Yataktan kalkıp koltuk değneğiyle ilerler. Asya'nın anahtarını masanın üzerinden alıp odadan çıkar. Sırıtarak asyanın odasına gider.
Sinan: Salak
Sinan: Odada olmasa da diyim dedim. Puhahhah
İçeriye doğru ilerler.
Sinan: Nerde lan o saçmalıklar?
Sinan: Komodine bakalım.
Komodine yaklaşırken yatağın üzerindeki telefonu fark eder.
Sinan: Lan bu salak çıkarken telefonunu bile almamış.
Yatağa oturup telefonu eline alır. Şifreyi girer açılınca sırıtır.
Sinan: Gerizekalı. Hani şifreyi değiştirmişti?

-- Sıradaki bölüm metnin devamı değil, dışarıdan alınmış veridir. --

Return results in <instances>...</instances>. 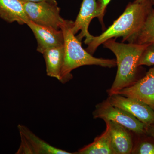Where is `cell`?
Masks as SVG:
<instances>
[{
	"label": "cell",
	"mask_w": 154,
	"mask_h": 154,
	"mask_svg": "<svg viewBox=\"0 0 154 154\" xmlns=\"http://www.w3.org/2000/svg\"><path fill=\"white\" fill-rule=\"evenodd\" d=\"M152 8L150 0L129 3L123 14L106 31L99 36H94L86 50L93 54L101 44L110 38L122 37V42L127 41L140 30Z\"/></svg>",
	"instance_id": "cell-1"
},
{
	"label": "cell",
	"mask_w": 154,
	"mask_h": 154,
	"mask_svg": "<svg viewBox=\"0 0 154 154\" xmlns=\"http://www.w3.org/2000/svg\"><path fill=\"white\" fill-rule=\"evenodd\" d=\"M103 44L114 53L116 58V76L111 88L107 91L110 96L137 82L139 59L149 44L119 43L115 38L108 39Z\"/></svg>",
	"instance_id": "cell-2"
},
{
	"label": "cell",
	"mask_w": 154,
	"mask_h": 154,
	"mask_svg": "<svg viewBox=\"0 0 154 154\" xmlns=\"http://www.w3.org/2000/svg\"><path fill=\"white\" fill-rule=\"evenodd\" d=\"M74 22L65 20L60 27L63 33L64 57L59 81L63 84L72 78L71 72L75 69L86 65H96L104 67L116 66L115 59L94 57L83 48L82 42L72 31Z\"/></svg>",
	"instance_id": "cell-3"
},
{
	"label": "cell",
	"mask_w": 154,
	"mask_h": 154,
	"mask_svg": "<svg viewBox=\"0 0 154 154\" xmlns=\"http://www.w3.org/2000/svg\"><path fill=\"white\" fill-rule=\"evenodd\" d=\"M93 115L94 119L114 122L137 134L146 132L145 125L125 110L111 105L107 99L96 105Z\"/></svg>",
	"instance_id": "cell-4"
},
{
	"label": "cell",
	"mask_w": 154,
	"mask_h": 154,
	"mask_svg": "<svg viewBox=\"0 0 154 154\" xmlns=\"http://www.w3.org/2000/svg\"><path fill=\"white\" fill-rule=\"evenodd\" d=\"M25 13L30 21L37 25L60 30L64 22L60 15L57 3L43 1L23 3Z\"/></svg>",
	"instance_id": "cell-5"
},
{
	"label": "cell",
	"mask_w": 154,
	"mask_h": 154,
	"mask_svg": "<svg viewBox=\"0 0 154 154\" xmlns=\"http://www.w3.org/2000/svg\"><path fill=\"white\" fill-rule=\"evenodd\" d=\"M21 144L16 154H72L53 146L37 137L24 125H18Z\"/></svg>",
	"instance_id": "cell-6"
},
{
	"label": "cell",
	"mask_w": 154,
	"mask_h": 154,
	"mask_svg": "<svg viewBox=\"0 0 154 154\" xmlns=\"http://www.w3.org/2000/svg\"><path fill=\"white\" fill-rule=\"evenodd\" d=\"M111 105L134 116L147 127L154 123V110L137 99L119 95H112L107 99Z\"/></svg>",
	"instance_id": "cell-7"
},
{
	"label": "cell",
	"mask_w": 154,
	"mask_h": 154,
	"mask_svg": "<svg viewBox=\"0 0 154 154\" xmlns=\"http://www.w3.org/2000/svg\"><path fill=\"white\" fill-rule=\"evenodd\" d=\"M114 95L134 98L143 102L154 110V66L143 78Z\"/></svg>",
	"instance_id": "cell-8"
},
{
	"label": "cell",
	"mask_w": 154,
	"mask_h": 154,
	"mask_svg": "<svg viewBox=\"0 0 154 154\" xmlns=\"http://www.w3.org/2000/svg\"><path fill=\"white\" fill-rule=\"evenodd\" d=\"M97 17V0H83L79 15L72 28L74 34L79 30L81 32L76 37L80 41L85 38L84 42L88 45L94 36L89 33L88 28L92 19Z\"/></svg>",
	"instance_id": "cell-9"
},
{
	"label": "cell",
	"mask_w": 154,
	"mask_h": 154,
	"mask_svg": "<svg viewBox=\"0 0 154 154\" xmlns=\"http://www.w3.org/2000/svg\"><path fill=\"white\" fill-rule=\"evenodd\" d=\"M26 25L36 37L38 52L42 54L48 48L63 45V35L61 30L38 25L30 20Z\"/></svg>",
	"instance_id": "cell-10"
},
{
	"label": "cell",
	"mask_w": 154,
	"mask_h": 154,
	"mask_svg": "<svg viewBox=\"0 0 154 154\" xmlns=\"http://www.w3.org/2000/svg\"><path fill=\"white\" fill-rule=\"evenodd\" d=\"M109 125L111 146L115 154L131 153L133 144L129 130L111 121H105Z\"/></svg>",
	"instance_id": "cell-11"
},
{
	"label": "cell",
	"mask_w": 154,
	"mask_h": 154,
	"mask_svg": "<svg viewBox=\"0 0 154 154\" xmlns=\"http://www.w3.org/2000/svg\"><path fill=\"white\" fill-rule=\"evenodd\" d=\"M0 17L9 22L27 24L30 21L20 0H0Z\"/></svg>",
	"instance_id": "cell-12"
},
{
	"label": "cell",
	"mask_w": 154,
	"mask_h": 154,
	"mask_svg": "<svg viewBox=\"0 0 154 154\" xmlns=\"http://www.w3.org/2000/svg\"><path fill=\"white\" fill-rule=\"evenodd\" d=\"M42 54L46 64L47 75L59 81L64 57V45L48 48Z\"/></svg>",
	"instance_id": "cell-13"
},
{
	"label": "cell",
	"mask_w": 154,
	"mask_h": 154,
	"mask_svg": "<svg viewBox=\"0 0 154 154\" xmlns=\"http://www.w3.org/2000/svg\"><path fill=\"white\" fill-rule=\"evenodd\" d=\"M106 127L101 135L96 138L92 143L80 149L79 154H115L111 144L110 128L107 122Z\"/></svg>",
	"instance_id": "cell-14"
},
{
	"label": "cell",
	"mask_w": 154,
	"mask_h": 154,
	"mask_svg": "<svg viewBox=\"0 0 154 154\" xmlns=\"http://www.w3.org/2000/svg\"><path fill=\"white\" fill-rule=\"evenodd\" d=\"M127 41L138 44L154 43V8H152L138 32Z\"/></svg>",
	"instance_id": "cell-15"
},
{
	"label": "cell",
	"mask_w": 154,
	"mask_h": 154,
	"mask_svg": "<svg viewBox=\"0 0 154 154\" xmlns=\"http://www.w3.org/2000/svg\"><path fill=\"white\" fill-rule=\"evenodd\" d=\"M154 65V43L148 45L142 53L139 59L138 66Z\"/></svg>",
	"instance_id": "cell-16"
},
{
	"label": "cell",
	"mask_w": 154,
	"mask_h": 154,
	"mask_svg": "<svg viewBox=\"0 0 154 154\" xmlns=\"http://www.w3.org/2000/svg\"><path fill=\"white\" fill-rule=\"evenodd\" d=\"M132 152L138 154H154V144L148 141L142 142L135 149H133Z\"/></svg>",
	"instance_id": "cell-17"
},
{
	"label": "cell",
	"mask_w": 154,
	"mask_h": 154,
	"mask_svg": "<svg viewBox=\"0 0 154 154\" xmlns=\"http://www.w3.org/2000/svg\"><path fill=\"white\" fill-rule=\"evenodd\" d=\"M111 0H98L97 4V17L99 22L102 24L103 23V17L106 8Z\"/></svg>",
	"instance_id": "cell-18"
},
{
	"label": "cell",
	"mask_w": 154,
	"mask_h": 154,
	"mask_svg": "<svg viewBox=\"0 0 154 154\" xmlns=\"http://www.w3.org/2000/svg\"><path fill=\"white\" fill-rule=\"evenodd\" d=\"M22 2H38L46 1V2H50L57 3L56 0H20Z\"/></svg>",
	"instance_id": "cell-19"
},
{
	"label": "cell",
	"mask_w": 154,
	"mask_h": 154,
	"mask_svg": "<svg viewBox=\"0 0 154 154\" xmlns=\"http://www.w3.org/2000/svg\"><path fill=\"white\" fill-rule=\"evenodd\" d=\"M146 132L154 138V123L147 127Z\"/></svg>",
	"instance_id": "cell-20"
},
{
	"label": "cell",
	"mask_w": 154,
	"mask_h": 154,
	"mask_svg": "<svg viewBox=\"0 0 154 154\" xmlns=\"http://www.w3.org/2000/svg\"><path fill=\"white\" fill-rule=\"evenodd\" d=\"M146 0H135L134 2L136 3H142L145 2Z\"/></svg>",
	"instance_id": "cell-21"
},
{
	"label": "cell",
	"mask_w": 154,
	"mask_h": 154,
	"mask_svg": "<svg viewBox=\"0 0 154 154\" xmlns=\"http://www.w3.org/2000/svg\"><path fill=\"white\" fill-rule=\"evenodd\" d=\"M150 1L151 3L153 8H154V0H150Z\"/></svg>",
	"instance_id": "cell-22"
}]
</instances>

Mal.
Telefonu biraz karıştırıp WhatsApp'a girer. İskenderi bulup mesajlaşmaya girer. Sırıtıp kamerayı açar, telefonu havaya kaldırır. Öpücük yapıp fotoğraf çeker. Fotoğrafın altına "Gelince öpecem seni" yazıp gönderir. Sonra kendi parmak izini telefona kaydeder. Telefonu bırakıp komodinin çekmecesini çeker. İlk çekmecede tokalar, kulaklıklar, saç bantları falan filan görünce çekmeceyi hızla iter. Alt çekmeceyi açar. Makyaj çantasını görünce sırıtır. Elini ona uzatmışken çekmecedeki mavi defteri fark eder.
Sinan: Bu ne lan
Makyaj çantasını boşverip defteri alır. İlk sayfasındaki yazıyı okuyunca yüzünü buruşturur.

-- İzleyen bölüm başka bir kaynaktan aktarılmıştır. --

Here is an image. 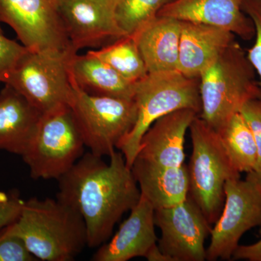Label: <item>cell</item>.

Sinan: Doğru ya İskender'in hediyesi. Bakalım başka ne yazmış.
Diğer iki sayfadaki yazıları okur.
Sinan: Tarihi geçmiş bunun. Geçen sonbahardan kalma. Bu ne derttir arkadaş.

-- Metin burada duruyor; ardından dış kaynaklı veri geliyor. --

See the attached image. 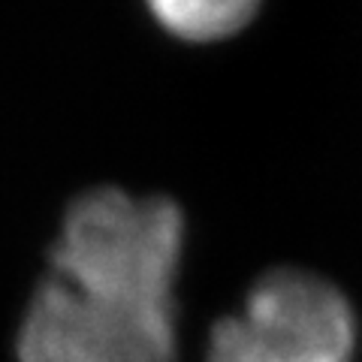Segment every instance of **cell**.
Segmentation results:
<instances>
[{
	"label": "cell",
	"instance_id": "cell-2",
	"mask_svg": "<svg viewBox=\"0 0 362 362\" xmlns=\"http://www.w3.org/2000/svg\"><path fill=\"white\" fill-rule=\"evenodd\" d=\"M354 341V311L329 281L275 269L214 326L209 362H350Z\"/></svg>",
	"mask_w": 362,
	"mask_h": 362
},
{
	"label": "cell",
	"instance_id": "cell-1",
	"mask_svg": "<svg viewBox=\"0 0 362 362\" xmlns=\"http://www.w3.org/2000/svg\"><path fill=\"white\" fill-rule=\"evenodd\" d=\"M181 239L163 197H78L28 305L18 362H173Z\"/></svg>",
	"mask_w": 362,
	"mask_h": 362
},
{
	"label": "cell",
	"instance_id": "cell-3",
	"mask_svg": "<svg viewBox=\"0 0 362 362\" xmlns=\"http://www.w3.org/2000/svg\"><path fill=\"white\" fill-rule=\"evenodd\" d=\"M151 9L160 25L175 37L209 42L242 30L247 18L257 13V4L251 0H160Z\"/></svg>",
	"mask_w": 362,
	"mask_h": 362
}]
</instances>
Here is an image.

Aradan birkaç sayfa daha çevirir. Dün akşamın tarihini görünce durur. Hafif kaşlarını çatar ve okumaya başlar.
"Sevgili Dostum,
Kalbim sıkıştı. Ruhumun kafesine sıkıştığı gibi. Üstüme yıkıldı çizdiğim tüm tablolar. Başaramadım. Her şeyin benim yüzümden mahvoluşunu izledim. Annemi kurtaramadım. Boşanmak istese bile boşanmıyor bizim yüzümüzden. İlk duyduğumda sevinmiştim. Annem de beni anlıyor demiştim. Ama yok. Sevinecek bir şey değilmiş bu. Hani gülerken ağladım ya. Ağlanacak bir şeymiş bu. Ayrılıyorlar diye değil, ayrılamıyorlar diye. Annemin mecbur hissedişi yüzünden. Ayrılsalar da ayrılmasalar da babam sevmeyecek beni. Sevmesin. Sevenleri almasın elimden yeter. Alıyor ama. Önce İskender şimdi de Sinan. Gerçi Sinan'ı ilk koparışı değil. Sinan kendi kopmak istiyor bu sefer. Gitme diyemem. Eğer o da gitme dememe rağmen giderse geriye benden ne kalır? Onun kalbimde ne kadar yer kapladığıyla ilgili bir fikriniz yok. Alevlerin içinde kaldığını sandığımda içimden kopan acının tarifi yoktu. Ben yandım sanki. Hayat durdu. Bu hayatta çok kez üzüldüm. Ölecekmiş gibi hissettim. Ama o an öldüm. Canım koptu. Bu dünyada birini yaşatma hakkım olsa onu Sinan için kullanırdım. Çünkü benim en değerli varlığım o.